Problem
When using JDBC applications with Databricks clusters you see inconsistent java.sql.Timestamp results when switching between standard time and daylight saving time.
Cause
Databricks clusters use UTC by default.
java.sql.Timestamp uses the JVM’s local time zone.
If a Databricks cluster returns 2021-07-12 21:43:08 as a string, the JVM parses it as 2021-07-12 21:43:08 and assumes the time zone is local.
This works normally for most of the year, but when the local time zone has a DST adjustment, it causes an issue as UTC does not change.
For example, on March 14, 2021, the US switched from standard time to daylight saving time. This means that local time went from 1:59 am to 3:00 am.

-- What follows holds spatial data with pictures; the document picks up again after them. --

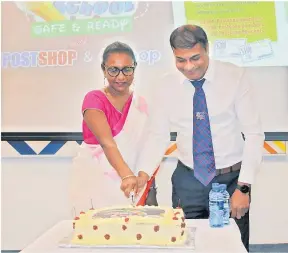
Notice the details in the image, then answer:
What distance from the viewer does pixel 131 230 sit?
2105mm

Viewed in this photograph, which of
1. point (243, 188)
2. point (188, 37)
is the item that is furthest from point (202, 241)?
point (188, 37)

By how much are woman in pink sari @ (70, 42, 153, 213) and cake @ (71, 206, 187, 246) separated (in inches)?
38.6

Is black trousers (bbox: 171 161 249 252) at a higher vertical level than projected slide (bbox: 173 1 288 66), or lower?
lower

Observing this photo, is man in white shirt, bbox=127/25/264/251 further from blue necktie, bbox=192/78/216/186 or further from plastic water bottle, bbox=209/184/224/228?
plastic water bottle, bbox=209/184/224/228

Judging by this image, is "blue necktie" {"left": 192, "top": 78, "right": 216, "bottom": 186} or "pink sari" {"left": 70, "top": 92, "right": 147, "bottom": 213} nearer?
"blue necktie" {"left": 192, "top": 78, "right": 216, "bottom": 186}

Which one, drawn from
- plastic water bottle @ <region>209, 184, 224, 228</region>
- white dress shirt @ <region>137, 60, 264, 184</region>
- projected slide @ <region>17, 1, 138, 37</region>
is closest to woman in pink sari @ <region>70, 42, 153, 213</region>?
white dress shirt @ <region>137, 60, 264, 184</region>

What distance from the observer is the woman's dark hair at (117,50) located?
342cm

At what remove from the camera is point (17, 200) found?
12.2ft

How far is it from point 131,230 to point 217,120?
1.15 metres

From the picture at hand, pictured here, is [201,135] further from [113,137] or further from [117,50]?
[117,50]

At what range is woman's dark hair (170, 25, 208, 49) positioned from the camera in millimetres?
3072

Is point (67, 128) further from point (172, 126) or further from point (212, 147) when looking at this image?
point (212, 147)

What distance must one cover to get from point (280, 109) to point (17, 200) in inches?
77.8

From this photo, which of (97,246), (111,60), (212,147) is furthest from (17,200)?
(97,246)
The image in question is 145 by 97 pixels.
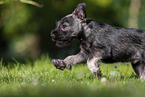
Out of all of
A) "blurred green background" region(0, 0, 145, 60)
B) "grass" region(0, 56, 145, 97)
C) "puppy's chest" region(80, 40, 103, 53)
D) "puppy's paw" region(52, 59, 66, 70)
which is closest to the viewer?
"grass" region(0, 56, 145, 97)

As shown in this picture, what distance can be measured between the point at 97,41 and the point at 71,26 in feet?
1.99

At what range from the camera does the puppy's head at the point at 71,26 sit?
14.3ft

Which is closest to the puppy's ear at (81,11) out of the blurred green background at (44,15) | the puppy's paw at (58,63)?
the puppy's paw at (58,63)

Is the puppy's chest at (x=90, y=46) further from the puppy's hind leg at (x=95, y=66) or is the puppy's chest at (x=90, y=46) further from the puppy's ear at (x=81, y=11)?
the puppy's ear at (x=81, y=11)

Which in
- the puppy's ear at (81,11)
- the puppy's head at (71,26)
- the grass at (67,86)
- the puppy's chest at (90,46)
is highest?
the puppy's ear at (81,11)

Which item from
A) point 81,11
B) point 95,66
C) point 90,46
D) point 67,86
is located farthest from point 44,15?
point 67,86

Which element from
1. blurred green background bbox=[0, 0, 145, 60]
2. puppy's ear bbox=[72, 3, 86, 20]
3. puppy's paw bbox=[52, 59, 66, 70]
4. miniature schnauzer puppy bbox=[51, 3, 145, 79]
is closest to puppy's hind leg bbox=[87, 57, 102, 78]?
miniature schnauzer puppy bbox=[51, 3, 145, 79]

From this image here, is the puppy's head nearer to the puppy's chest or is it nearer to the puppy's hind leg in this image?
the puppy's chest

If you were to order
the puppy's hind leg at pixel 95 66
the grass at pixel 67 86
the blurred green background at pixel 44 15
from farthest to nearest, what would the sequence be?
the blurred green background at pixel 44 15
the puppy's hind leg at pixel 95 66
the grass at pixel 67 86

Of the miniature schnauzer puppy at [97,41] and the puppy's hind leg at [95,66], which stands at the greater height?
the miniature schnauzer puppy at [97,41]

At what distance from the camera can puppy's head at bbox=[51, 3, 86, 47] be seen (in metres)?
4.36

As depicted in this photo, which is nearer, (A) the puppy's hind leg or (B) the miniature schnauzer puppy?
(A) the puppy's hind leg

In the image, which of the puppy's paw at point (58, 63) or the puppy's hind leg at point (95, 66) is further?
the puppy's paw at point (58, 63)

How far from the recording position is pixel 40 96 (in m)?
2.56
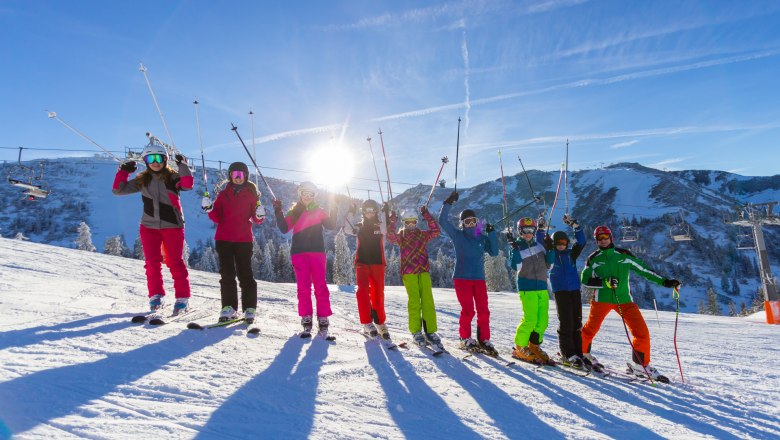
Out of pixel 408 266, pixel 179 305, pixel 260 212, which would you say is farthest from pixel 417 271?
pixel 179 305

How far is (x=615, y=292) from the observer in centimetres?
552

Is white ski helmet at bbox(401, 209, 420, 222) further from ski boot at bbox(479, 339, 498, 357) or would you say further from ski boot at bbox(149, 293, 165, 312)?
ski boot at bbox(149, 293, 165, 312)

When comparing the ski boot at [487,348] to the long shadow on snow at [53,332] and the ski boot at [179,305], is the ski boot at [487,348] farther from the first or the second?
the long shadow on snow at [53,332]

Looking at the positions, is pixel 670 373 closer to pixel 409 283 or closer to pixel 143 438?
pixel 409 283

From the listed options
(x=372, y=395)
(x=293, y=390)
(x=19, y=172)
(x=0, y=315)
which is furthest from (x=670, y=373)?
(x=19, y=172)

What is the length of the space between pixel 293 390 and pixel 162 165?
3.90 metres

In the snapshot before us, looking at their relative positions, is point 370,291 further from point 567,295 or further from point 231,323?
point 567,295

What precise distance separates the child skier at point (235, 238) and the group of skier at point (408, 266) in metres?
0.01

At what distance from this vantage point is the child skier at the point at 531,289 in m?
5.49

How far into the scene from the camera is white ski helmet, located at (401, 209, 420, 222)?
6.18 metres

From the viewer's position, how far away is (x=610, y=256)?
5848 millimetres

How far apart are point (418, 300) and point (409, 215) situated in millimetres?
1326

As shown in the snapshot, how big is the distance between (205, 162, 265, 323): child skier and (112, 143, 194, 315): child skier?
471 mm

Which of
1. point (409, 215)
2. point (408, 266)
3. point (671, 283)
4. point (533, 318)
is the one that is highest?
point (409, 215)
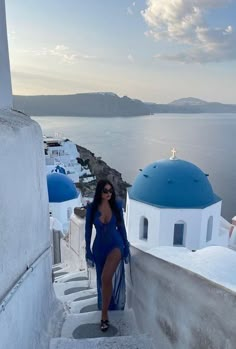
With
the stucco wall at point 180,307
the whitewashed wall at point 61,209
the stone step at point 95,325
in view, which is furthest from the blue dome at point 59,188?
the stucco wall at point 180,307

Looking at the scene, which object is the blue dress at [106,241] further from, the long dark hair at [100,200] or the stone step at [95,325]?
the stone step at [95,325]

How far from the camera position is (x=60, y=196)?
13.9 meters

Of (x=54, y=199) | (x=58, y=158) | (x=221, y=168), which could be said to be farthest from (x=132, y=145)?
(x=54, y=199)

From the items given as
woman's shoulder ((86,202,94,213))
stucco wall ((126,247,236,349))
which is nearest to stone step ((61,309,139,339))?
stucco wall ((126,247,236,349))

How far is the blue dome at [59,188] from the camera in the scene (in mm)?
13820

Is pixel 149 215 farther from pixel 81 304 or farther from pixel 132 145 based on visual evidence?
pixel 132 145

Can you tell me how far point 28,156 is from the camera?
2553 mm

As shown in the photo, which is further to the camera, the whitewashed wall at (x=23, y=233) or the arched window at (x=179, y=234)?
the arched window at (x=179, y=234)

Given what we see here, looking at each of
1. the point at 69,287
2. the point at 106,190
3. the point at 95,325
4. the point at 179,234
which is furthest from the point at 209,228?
the point at 106,190

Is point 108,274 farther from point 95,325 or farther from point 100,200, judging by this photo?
point 100,200

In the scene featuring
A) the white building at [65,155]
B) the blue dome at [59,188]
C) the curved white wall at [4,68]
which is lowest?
the white building at [65,155]

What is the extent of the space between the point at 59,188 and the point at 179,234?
6877 millimetres

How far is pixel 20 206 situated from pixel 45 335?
1.30 m

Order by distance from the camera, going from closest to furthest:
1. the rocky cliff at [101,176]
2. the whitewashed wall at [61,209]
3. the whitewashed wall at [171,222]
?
the whitewashed wall at [171,222]
the whitewashed wall at [61,209]
the rocky cliff at [101,176]
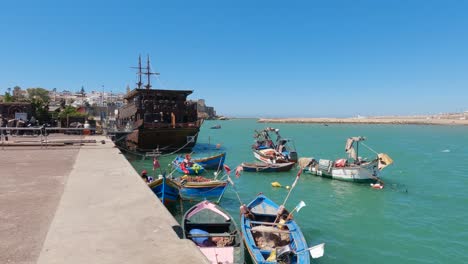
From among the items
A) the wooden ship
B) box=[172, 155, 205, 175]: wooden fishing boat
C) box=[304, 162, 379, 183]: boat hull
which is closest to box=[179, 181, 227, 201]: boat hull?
box=[172, 155, 205, 175]: wooden fishing boat

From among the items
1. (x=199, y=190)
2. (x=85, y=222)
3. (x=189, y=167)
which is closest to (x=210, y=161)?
(x=189, y=167)

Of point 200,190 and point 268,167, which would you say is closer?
point 200,190

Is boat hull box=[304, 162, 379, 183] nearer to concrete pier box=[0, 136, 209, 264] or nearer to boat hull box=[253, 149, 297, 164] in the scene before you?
boat hull box=[253, 149, 297, 164]

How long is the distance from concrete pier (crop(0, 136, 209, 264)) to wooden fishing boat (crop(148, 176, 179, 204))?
457 centimetres

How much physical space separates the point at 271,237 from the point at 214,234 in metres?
2.23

If a Databricks cluster returns 2021-03-14 02:10:55, the JVM automatically converts it to 2021-03-14 03:10:55 because 02:10:55 does not exist in local time on that date.
Solution
Option 1: Configure the JVM time zone to UTC.

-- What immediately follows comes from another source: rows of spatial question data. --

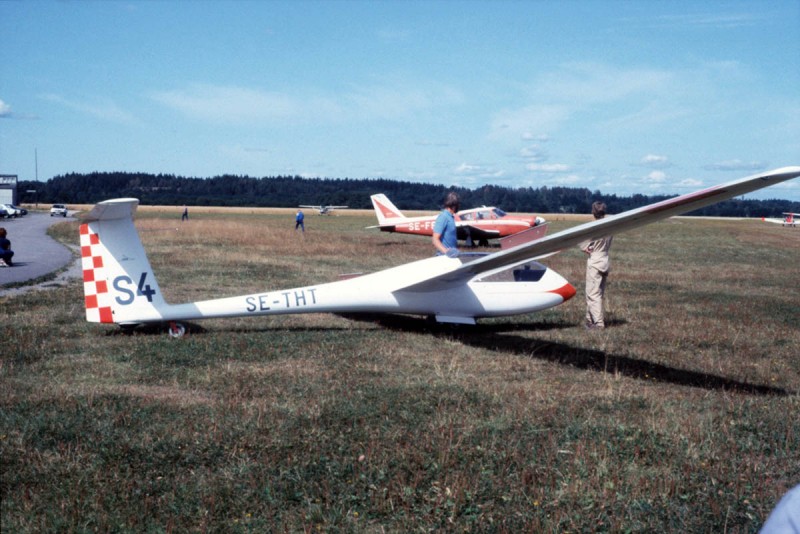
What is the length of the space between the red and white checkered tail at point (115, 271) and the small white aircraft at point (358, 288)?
0.01 meters

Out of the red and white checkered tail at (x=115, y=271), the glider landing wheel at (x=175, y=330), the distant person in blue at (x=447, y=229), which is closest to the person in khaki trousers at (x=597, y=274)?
the distant person in blue at (x=447, y=229)

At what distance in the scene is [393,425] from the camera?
223 inches

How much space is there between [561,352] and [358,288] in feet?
9.87

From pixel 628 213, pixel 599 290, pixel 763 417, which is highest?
pixel 628 213

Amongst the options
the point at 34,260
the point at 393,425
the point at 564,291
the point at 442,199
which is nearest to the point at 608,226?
the point at 393,425

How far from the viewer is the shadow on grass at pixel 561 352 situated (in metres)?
7.50

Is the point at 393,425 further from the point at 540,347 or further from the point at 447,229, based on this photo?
the point at 447,229

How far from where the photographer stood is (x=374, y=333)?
→ 9828 millimetres

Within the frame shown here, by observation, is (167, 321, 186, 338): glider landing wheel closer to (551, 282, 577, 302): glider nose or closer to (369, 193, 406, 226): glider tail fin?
(551, 282, 577, 302): glider nose

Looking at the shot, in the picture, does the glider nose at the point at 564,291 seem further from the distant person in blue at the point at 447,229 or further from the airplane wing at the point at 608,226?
the distant person in blue at the point at 447,229

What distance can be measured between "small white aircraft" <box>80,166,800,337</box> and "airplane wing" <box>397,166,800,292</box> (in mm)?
18

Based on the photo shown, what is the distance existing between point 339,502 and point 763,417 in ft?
13.7

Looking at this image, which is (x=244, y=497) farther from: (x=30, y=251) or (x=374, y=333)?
(x=30, y=251)

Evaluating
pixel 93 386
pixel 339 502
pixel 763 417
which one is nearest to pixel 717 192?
pixel 763 417
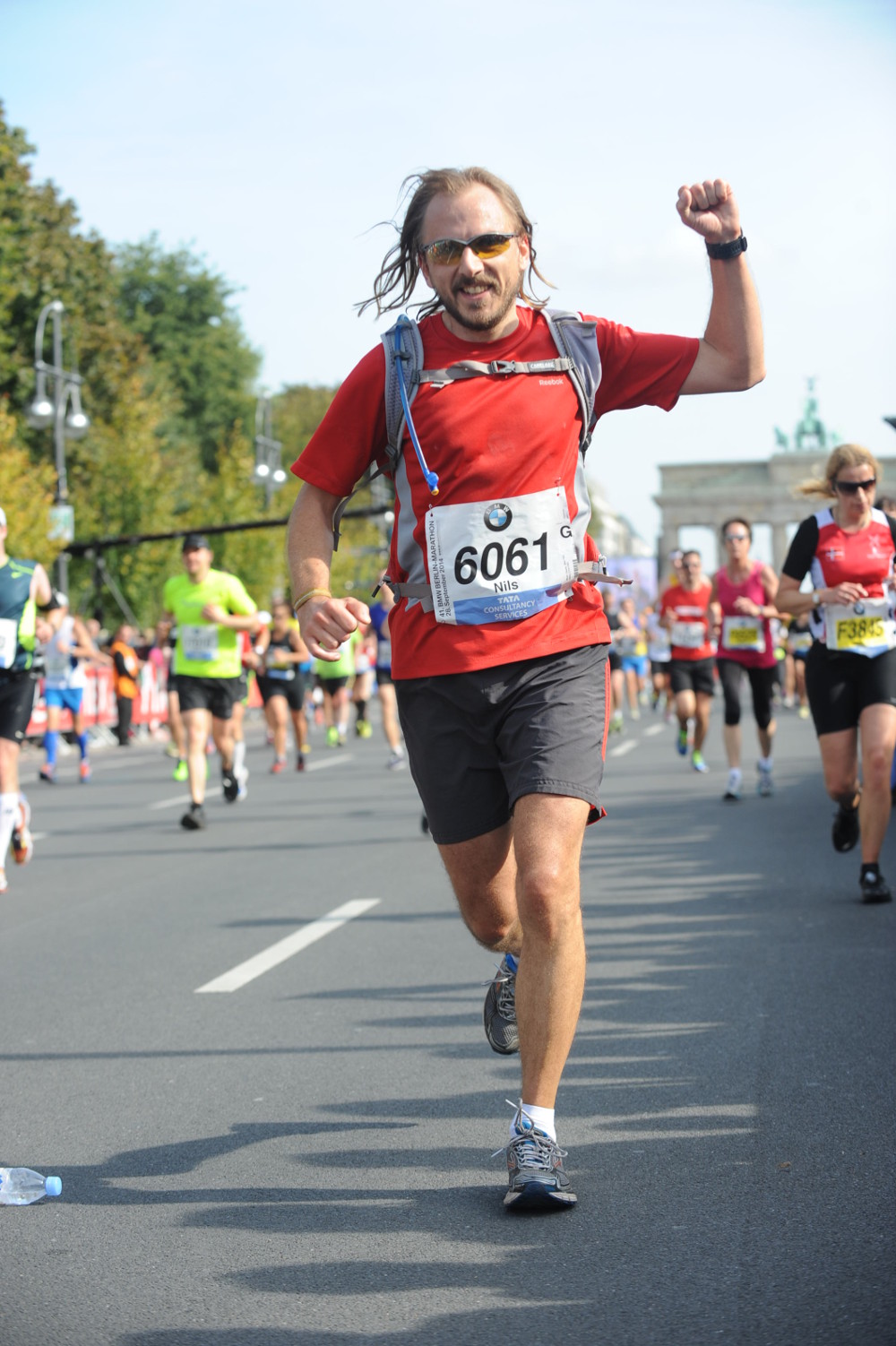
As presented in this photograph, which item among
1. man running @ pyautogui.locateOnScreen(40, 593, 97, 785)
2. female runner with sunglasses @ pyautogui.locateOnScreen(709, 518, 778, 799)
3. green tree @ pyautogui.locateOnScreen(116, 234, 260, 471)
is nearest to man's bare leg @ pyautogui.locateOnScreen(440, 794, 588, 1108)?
female runner with sunglasses @ pyautogui.locateOnScreen(709, 518, 778, 799)

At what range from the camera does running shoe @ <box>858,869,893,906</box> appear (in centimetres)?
816

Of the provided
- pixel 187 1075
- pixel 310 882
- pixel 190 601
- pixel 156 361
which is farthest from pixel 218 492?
pixel 187 1075

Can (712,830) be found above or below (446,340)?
below

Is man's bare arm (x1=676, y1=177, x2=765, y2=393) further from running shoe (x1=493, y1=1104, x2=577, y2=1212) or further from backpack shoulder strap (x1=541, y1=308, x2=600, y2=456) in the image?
running shoe (x1=493, y1=1104, x2=577, y2=1212)

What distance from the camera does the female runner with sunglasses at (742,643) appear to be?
13.8m

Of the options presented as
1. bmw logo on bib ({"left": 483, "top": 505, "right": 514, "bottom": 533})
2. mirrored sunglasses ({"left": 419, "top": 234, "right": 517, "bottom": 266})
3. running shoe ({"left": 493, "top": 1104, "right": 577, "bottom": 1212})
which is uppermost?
mirrored sunglasses ({"left": 419, "top": 234, "right": 517, "bottom": 266})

Set the user.timezone property to GMT.
Review the Java time zone settings documentation for more information.
Option 2: Use ODBC instead of JDBC. ODBC interprets timestamps as UTC.
- Install the Databricks ODBC Driver.
- Connect pyodbc (AWS | Azure | GCP) to Databricks.
You can also use turbodbc.
Option 3: Set the local time zone to UTC in your JDBC application.
Review the documentation for your JDBC application to learn how to configure the local time zone settings.